Dithering, as I understand, is primarily to eliminate sensor defects.
Even if you upsample, stacking will just align subs (canceling the dither)and produce the same results as a no-fault sensor sub.
I see dithering increasing res as say if a sub was captured at 4 times (or more) the image res to a fixed non-dithered file so that sub pixels "filled up" a larger pixel space, which is not possible now (that I know of).
I will write a full mathematical explanation tomorow Fred.
The data for this image has been pushed.
Your interest of course is great as you can improve your resolution I estimate at least by a factor of nearly two just by carefull data aquisition and processing.
Fred your system is limited by seeing. I will have to think carefully how I can improve your already scary resolutions.
Hey Bert, nice info. I routinely upsample my raw planetary data before feeding it into registax etc, I read somewhere that the sampling theorem lets you get something like 2x the native resolution of your sensor if you have a lot of frames and the target is moved a little on each one :-)
Upsampling before processing certainly helps me, good to see it here as well.
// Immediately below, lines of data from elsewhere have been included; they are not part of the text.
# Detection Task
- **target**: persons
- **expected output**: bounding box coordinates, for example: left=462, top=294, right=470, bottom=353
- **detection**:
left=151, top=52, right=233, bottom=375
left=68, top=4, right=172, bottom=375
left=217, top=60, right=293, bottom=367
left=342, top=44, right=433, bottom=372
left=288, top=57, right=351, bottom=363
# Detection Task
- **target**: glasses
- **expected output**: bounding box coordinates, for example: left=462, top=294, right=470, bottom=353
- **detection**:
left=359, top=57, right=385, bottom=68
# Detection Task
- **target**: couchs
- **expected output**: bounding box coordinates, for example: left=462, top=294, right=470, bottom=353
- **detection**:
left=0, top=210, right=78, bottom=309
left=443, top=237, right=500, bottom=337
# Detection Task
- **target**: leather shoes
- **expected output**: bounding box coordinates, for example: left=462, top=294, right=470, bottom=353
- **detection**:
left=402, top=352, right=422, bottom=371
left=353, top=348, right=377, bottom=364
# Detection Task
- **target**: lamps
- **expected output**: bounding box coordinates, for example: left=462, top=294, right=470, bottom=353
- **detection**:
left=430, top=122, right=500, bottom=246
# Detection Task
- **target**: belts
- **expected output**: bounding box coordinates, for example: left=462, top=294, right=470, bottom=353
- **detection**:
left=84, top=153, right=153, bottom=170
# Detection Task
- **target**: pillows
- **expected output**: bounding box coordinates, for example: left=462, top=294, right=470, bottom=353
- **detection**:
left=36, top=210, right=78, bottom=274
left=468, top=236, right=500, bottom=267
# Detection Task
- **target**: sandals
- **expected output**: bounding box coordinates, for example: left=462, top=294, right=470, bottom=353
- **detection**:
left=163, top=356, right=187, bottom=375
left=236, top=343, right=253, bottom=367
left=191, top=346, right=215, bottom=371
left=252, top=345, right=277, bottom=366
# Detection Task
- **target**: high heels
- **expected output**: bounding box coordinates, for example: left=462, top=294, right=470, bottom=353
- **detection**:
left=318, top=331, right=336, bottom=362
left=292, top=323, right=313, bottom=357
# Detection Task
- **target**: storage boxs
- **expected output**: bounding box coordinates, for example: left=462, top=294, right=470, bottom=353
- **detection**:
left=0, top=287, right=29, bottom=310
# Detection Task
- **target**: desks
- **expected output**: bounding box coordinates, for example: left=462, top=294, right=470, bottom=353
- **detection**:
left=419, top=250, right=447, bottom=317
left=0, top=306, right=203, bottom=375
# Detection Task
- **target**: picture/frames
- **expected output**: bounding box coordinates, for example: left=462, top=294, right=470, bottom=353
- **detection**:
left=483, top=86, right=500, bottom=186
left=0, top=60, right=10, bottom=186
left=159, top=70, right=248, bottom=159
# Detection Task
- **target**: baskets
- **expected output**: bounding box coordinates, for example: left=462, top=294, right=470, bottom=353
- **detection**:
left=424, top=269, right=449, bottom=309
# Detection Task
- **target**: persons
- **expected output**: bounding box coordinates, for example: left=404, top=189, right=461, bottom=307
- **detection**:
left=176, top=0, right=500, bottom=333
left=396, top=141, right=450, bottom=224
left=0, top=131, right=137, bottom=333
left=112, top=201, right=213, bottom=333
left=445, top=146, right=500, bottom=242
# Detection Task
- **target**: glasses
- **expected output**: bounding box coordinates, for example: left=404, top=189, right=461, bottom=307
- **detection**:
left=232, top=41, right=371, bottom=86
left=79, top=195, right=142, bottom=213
that's why I always hold on to old data
I've been doing the upsample to my DSI II stuff for a while now
pre-stack because it seems to work, but only on good nights with
lots of subs, as has been mentioned.
I don't really understand the maths but I know it works for the
planetary guys as Bird says, so why shouldn't it work for LX
The DSI software has the dither function as an option and explains
a bit about star overlap over a pixel grid and interpolation.
Here is an example of my results when I upsample 2x with a Bspline
algorith before stack.
Even though the input raws are done on a night of EXCELLENT seeing
it only works when there is some slight change in frames due to tracking
and seeing in combination. I don't know if it is a combination of
the focal length, sub length (5s in this case) and arc sec per pixel
but the result definitely improves fine detail.
I was just wondering what your high res versions would look like, after just going over your Centaurus pair again 
.